Detect Evil? Dragon #323 includes such spells as Detect Attitude, Detect Guilt, Detect Heresy, and Detect Violence. How about to replace Detect Evil with one of those?
Paladin of Light substitution level (Dragon #340) replaces Detect Evil with Detect Night Creature...

Incarnum Defense? Maybe, just ban Soulborn?

Substituting spells for similar spells that don't reference alignment is a really good idea.
If I compile a list of spells and substitutions I can just refer to that list whenever said spells come up.

Be it as part of a monsters statblock, when a power or class feature references a spell, if a spell is automatically granted, etc.

Does anyone know if there's a list of spells that reference alignment or a similar list for class features?

Malphegor
2023-05-22, 10:20 AM
Fiendish pacts get easier, if fiends still exist.
Without alignment being a hard coded thing, you can tempt anyone into little e evil with temptations and corruptions in the standard proceedures, but specifically a Good soul is worth just as much as an Evil soul so collecting the souls of already evil people is worth doing. But of course, fiends as a whole would be less cohesive, and just as likely to rise back to good as they would to fall.

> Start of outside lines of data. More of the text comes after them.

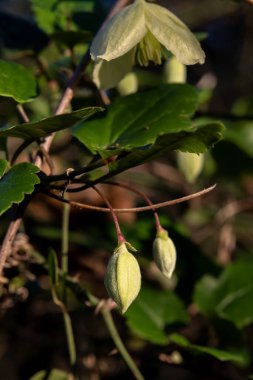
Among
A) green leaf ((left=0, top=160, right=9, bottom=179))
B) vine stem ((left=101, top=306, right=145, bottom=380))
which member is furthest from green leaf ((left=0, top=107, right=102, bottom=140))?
vine stem ((left=101, top=306, right=145, bottom=380))

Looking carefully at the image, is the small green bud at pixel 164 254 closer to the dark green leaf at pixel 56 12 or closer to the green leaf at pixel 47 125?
the green leaf at pixel 47 125

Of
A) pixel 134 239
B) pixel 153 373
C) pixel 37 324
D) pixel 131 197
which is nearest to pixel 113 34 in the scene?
pixel 134 239

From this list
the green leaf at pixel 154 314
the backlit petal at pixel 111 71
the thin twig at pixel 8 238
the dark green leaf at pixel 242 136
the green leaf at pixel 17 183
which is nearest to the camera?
the green leaf at pixel 17 183

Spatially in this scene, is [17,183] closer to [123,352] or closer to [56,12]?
[123,352]

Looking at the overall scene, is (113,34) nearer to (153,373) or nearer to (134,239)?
(134,239)

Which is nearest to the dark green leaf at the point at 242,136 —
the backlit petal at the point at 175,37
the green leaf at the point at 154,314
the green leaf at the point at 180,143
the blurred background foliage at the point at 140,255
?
the blurred background foliage at the point at 140,255
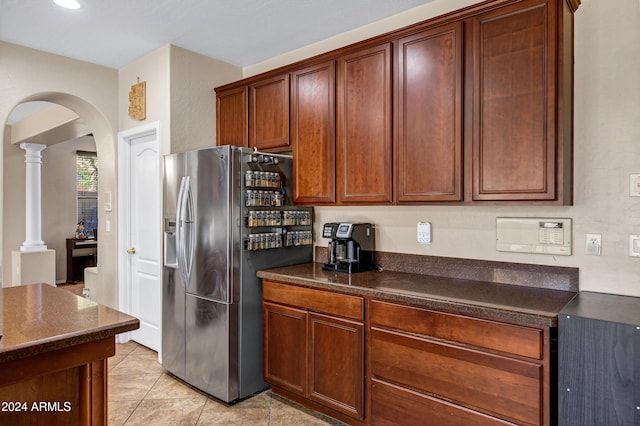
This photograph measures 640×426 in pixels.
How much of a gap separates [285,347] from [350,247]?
0.81 metres

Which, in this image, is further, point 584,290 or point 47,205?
point 47,205

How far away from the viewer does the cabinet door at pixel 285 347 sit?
8.51ft

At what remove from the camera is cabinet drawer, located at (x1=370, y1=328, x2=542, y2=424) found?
5.70 feet

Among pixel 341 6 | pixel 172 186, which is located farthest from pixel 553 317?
pixel 172 186

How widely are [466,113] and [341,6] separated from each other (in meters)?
1.22

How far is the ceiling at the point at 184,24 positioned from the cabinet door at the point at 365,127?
45 cm

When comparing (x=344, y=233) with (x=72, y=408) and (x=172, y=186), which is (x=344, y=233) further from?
(x=72, y=408)

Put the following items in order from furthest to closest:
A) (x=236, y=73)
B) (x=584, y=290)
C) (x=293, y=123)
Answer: (x=236, y=73), (x=293, y=123), (x=584, y=290)

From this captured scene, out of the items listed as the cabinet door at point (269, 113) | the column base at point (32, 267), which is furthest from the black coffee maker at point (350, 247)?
the column base at point (32, 267)

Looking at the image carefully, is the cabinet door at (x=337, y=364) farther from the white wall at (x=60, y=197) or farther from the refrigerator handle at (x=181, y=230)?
the white wall at (x=60, y=197)

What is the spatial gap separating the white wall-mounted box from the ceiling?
1573mm

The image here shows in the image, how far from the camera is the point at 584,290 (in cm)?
213

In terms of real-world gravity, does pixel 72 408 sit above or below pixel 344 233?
below

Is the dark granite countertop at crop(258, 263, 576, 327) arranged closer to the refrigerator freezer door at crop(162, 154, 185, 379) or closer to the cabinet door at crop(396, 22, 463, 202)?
the cabinet door at crop(396, 22, 463, 202)
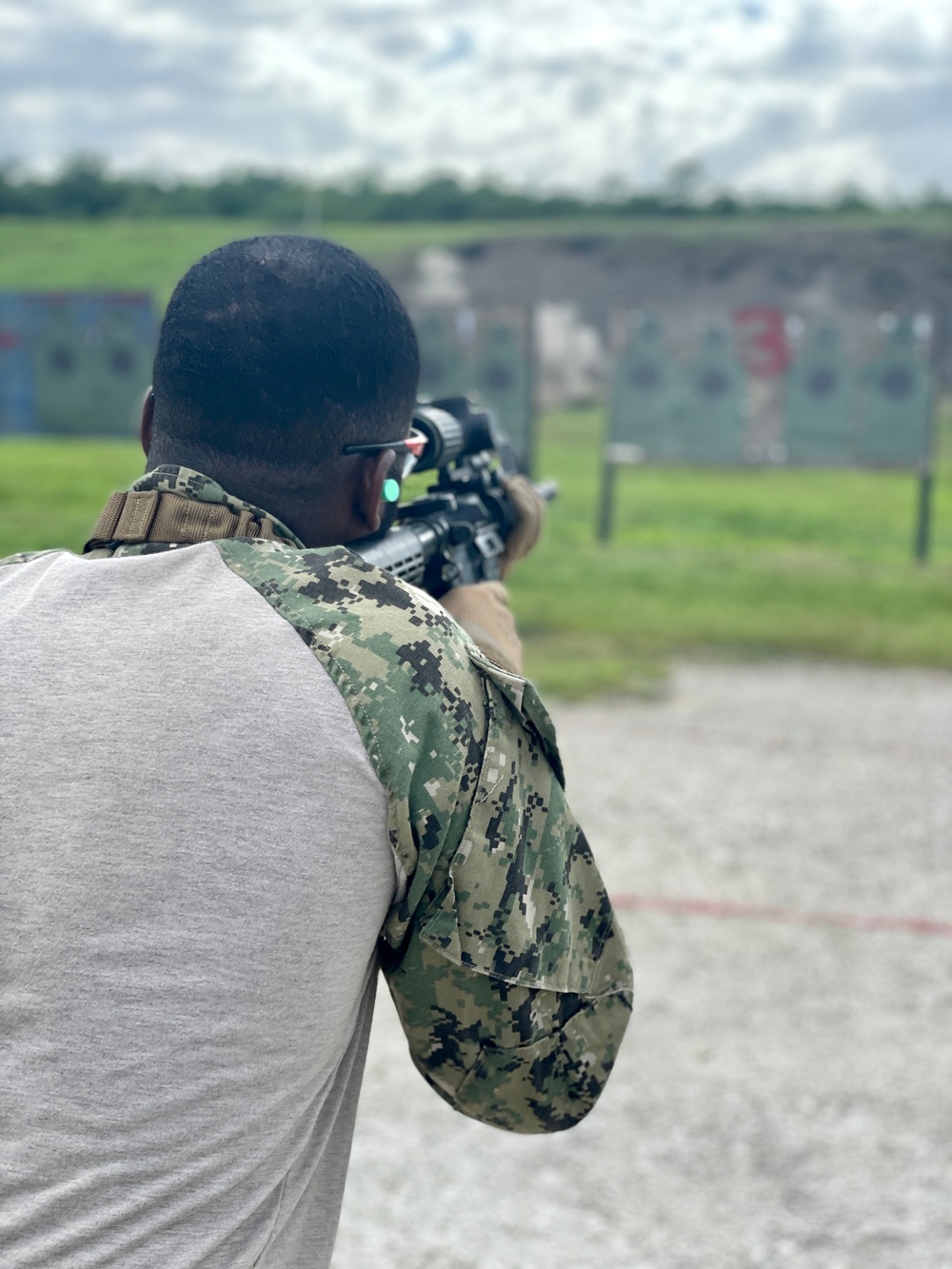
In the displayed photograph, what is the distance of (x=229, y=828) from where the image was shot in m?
1.01

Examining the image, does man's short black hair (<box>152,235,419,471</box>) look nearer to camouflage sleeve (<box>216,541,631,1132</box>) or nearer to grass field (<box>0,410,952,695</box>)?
camouflage sleeve (<box>216,541,631,1132</box>)

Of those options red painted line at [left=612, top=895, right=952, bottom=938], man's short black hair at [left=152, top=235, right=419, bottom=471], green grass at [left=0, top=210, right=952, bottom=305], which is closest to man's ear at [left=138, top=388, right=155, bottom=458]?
man's short black hair at [left=152, top=235, right=419, bottom=471]

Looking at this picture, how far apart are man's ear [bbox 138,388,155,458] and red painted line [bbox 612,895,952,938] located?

Of interest though this does likely mean everyone would band together against evil of this kind because if fiends exist and work the same then they’re targeting EVERYONE meaning that everyone’s best interest is to stand together and fight. Being evil enough to ‘not be worth the effort they’re already damned I don’t get the credit’ isn’t a defence now, now every twisted nasty sort and vile neverdowell is just as juicy a target as the most exaltedly good saint, because all are equal and deliciously tempteable into soft e evil

ShurikVch
2023-05-29, 08:53 PM
Settings designed for Dungeons and Dragons are supposed to have as part of their world-building the idea that supernatural and magical forces are made, in some fundamental way, out of the energies and particles associated with the various alignments- the only class feature a lawful barbarian loses is Rage, and that's supposed to imply that the rage is tapping into some kind of cosmic chaotic force that gives the barbarian extraordinary powers (the untyped bonuses to their stats). Bards can't be lawful, and rogues can, because bards abilities come from tapping into the intrinsically chaotic performance magic complex.
That reminded me of the original Manual of the Planes (1987), where Alternate Material Planes differed by the magical factor (MF): while Planes with high MF allowed spellcasting to all members of sentient races (without any need for preparation, and with "power limited only by imagination"), for Planes with extremely low MF - disallowed divine magic (or other magic based on reaching to other planes), then magic in general, songs, creativity and imagination, and finally even sentient life...

Aquillion
2023-06-01, 01:01 PM
Honestly, Paladins aren't a big problem. Even without alignment as a rigorous thing in the setting, you can just have Paladins embody the flavor of those alignments and have codes that require behavior adhering to a particular interpretation of that alignment for them, even if alignments aren't a thing for anyone else.

Some of their alignment-based abilities will have to be rewritten to focus on eg. certain kinds of outsiders and undead, but it's not that hard.

(Of course, Paladins falling is often not a very fun mechanic, so you might want to just reduce the code to flavor and leave the decision of whether to allow Paladins who don't really follow their code up to individual groups.)

Hrugner
2023-06-01, 02:16 PM
I dropped it forever ago and switched to using opposing goals and methods without defining specific goals and methods. So smite good would work on someone whose long term goal was not compatible with yours even if you were both "good".

The only downsides:
1. Sometimes you have to think about it for a minute when something you haven't thought of comes up, and you need to record your decision for future use.
2. The alignment parts of the system become less reliable, and the players could avoid alignment focused abilities since they may be unsure how they would work. I get around this by letting the player assert the moral opposition when there's some debate, and then maintaining that assertion throughout the game.